Выйдя из лифта на первом этаже, она сразу закашлялась. Площадка была полна дыма. Что-то горело. Ольга Максимовна хотела крикнуть, но боялась открыть рот, тогда дым проник бы в легкие, а кто его знает, что сегодня может гореть. Вполне токсичное. Однако потом заметила — горят почтовые ящики. Это не так страшно, тем более пламени не видно. Она приблизилась и обнаружила, что горел именно её ящик…

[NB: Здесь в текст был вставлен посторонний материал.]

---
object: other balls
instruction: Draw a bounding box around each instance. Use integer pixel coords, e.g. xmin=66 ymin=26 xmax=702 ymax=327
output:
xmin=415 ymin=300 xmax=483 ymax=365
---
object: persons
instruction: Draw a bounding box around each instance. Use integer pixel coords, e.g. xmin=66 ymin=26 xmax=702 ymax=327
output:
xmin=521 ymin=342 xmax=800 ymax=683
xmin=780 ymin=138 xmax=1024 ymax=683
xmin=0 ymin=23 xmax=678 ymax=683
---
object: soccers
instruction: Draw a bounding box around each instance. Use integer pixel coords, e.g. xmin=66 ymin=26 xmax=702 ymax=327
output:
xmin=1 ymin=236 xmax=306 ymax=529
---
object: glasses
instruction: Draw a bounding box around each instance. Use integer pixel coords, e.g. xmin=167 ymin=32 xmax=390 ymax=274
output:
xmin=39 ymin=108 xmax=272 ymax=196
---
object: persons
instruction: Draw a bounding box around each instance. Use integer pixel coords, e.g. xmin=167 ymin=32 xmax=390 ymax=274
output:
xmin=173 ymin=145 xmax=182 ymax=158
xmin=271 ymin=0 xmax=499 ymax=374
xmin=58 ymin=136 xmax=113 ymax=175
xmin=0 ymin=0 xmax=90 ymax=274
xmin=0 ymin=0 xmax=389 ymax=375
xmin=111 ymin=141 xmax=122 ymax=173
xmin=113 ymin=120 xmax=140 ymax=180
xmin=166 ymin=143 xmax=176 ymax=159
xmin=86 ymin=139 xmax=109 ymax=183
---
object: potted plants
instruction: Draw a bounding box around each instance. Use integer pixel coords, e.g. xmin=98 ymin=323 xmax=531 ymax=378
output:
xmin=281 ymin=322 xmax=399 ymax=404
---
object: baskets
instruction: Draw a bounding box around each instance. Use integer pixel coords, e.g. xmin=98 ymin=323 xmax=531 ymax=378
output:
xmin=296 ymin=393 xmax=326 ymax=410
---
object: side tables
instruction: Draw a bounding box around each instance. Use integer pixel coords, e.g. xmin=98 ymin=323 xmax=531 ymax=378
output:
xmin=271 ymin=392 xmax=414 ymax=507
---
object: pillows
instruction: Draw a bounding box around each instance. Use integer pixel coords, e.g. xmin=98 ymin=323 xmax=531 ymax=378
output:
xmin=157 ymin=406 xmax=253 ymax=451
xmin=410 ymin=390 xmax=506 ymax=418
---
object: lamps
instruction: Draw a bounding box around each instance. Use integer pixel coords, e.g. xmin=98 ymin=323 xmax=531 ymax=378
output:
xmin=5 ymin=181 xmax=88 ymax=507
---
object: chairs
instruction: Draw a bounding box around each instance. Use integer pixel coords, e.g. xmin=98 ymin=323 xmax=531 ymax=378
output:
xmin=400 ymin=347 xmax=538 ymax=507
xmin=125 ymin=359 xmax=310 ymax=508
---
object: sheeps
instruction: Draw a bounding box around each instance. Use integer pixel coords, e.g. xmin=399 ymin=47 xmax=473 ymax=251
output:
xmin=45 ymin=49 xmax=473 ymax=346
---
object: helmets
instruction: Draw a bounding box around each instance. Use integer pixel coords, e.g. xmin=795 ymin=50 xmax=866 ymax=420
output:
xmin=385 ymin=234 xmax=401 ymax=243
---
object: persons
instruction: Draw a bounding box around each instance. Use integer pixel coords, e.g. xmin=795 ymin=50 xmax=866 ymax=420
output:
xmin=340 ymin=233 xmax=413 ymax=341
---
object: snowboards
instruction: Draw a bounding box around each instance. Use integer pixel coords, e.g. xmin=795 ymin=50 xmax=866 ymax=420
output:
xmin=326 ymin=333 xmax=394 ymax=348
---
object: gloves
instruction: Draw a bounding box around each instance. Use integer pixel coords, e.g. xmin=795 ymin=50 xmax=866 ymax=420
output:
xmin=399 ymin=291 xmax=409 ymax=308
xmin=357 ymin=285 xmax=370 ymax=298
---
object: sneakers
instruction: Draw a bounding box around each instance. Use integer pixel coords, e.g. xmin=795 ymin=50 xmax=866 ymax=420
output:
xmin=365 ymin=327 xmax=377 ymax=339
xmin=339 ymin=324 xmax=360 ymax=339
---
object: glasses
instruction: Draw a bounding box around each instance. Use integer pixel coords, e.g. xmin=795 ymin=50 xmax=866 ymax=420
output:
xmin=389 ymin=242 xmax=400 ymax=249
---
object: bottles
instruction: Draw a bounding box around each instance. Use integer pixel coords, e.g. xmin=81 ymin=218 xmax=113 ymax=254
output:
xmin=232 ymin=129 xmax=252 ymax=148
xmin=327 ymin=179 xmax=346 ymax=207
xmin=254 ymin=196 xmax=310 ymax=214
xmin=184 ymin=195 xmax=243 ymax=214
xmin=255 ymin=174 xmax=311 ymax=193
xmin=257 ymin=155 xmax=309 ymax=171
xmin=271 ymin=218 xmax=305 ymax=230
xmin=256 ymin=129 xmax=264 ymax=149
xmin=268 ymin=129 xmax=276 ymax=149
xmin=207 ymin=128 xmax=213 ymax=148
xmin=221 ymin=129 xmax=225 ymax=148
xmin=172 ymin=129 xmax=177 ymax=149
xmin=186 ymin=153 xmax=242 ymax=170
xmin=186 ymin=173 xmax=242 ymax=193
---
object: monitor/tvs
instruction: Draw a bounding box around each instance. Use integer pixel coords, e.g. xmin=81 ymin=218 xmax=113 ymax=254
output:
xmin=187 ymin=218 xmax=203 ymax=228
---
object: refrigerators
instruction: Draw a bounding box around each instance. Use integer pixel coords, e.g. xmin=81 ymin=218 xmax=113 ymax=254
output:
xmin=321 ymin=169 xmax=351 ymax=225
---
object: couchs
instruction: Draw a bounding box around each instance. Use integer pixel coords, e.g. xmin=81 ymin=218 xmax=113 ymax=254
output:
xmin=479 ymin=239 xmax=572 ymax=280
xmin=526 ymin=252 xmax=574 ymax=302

Ольга Максимовна опустилась на кафель и застонала.
Мстят. Как быстро. Стоило только сказать, что выходит из общества. Они боятся, как бы секретарь не разгласила их страшную тайну. Италия. Форменная Италия. «Спрут».
Ольга Максимовна сквозь дым и слезы разглядела номер квартиры и вернулась к лифту. Уже в кабине никак не могла сообразить, какому этажу соответствует номер на ящике. Цифры путались. Мысли путались. Жизнь наизнанку.
Лифт остановился, и она вдруг оробела. В девичестве так не было. Тем не менее женщина подошла к заветной двери и нажала на звонок. Он старомодно тренькнул и захлебнулся. Надо бы сменить, машинально отметила она про себя на будущее.
Семен Семенович как раз жарил яичницу: много лука, один помидор, взбитое с майонезом яйцо — скорее подобие омлета. Звонок заставил его вздрогнуть. На пол брякнулась долька помидора. Семен Семенович поднял её с пола и, как нашкодивший подросток, торопливо сунул в рот. Только после этого двинулся открывать.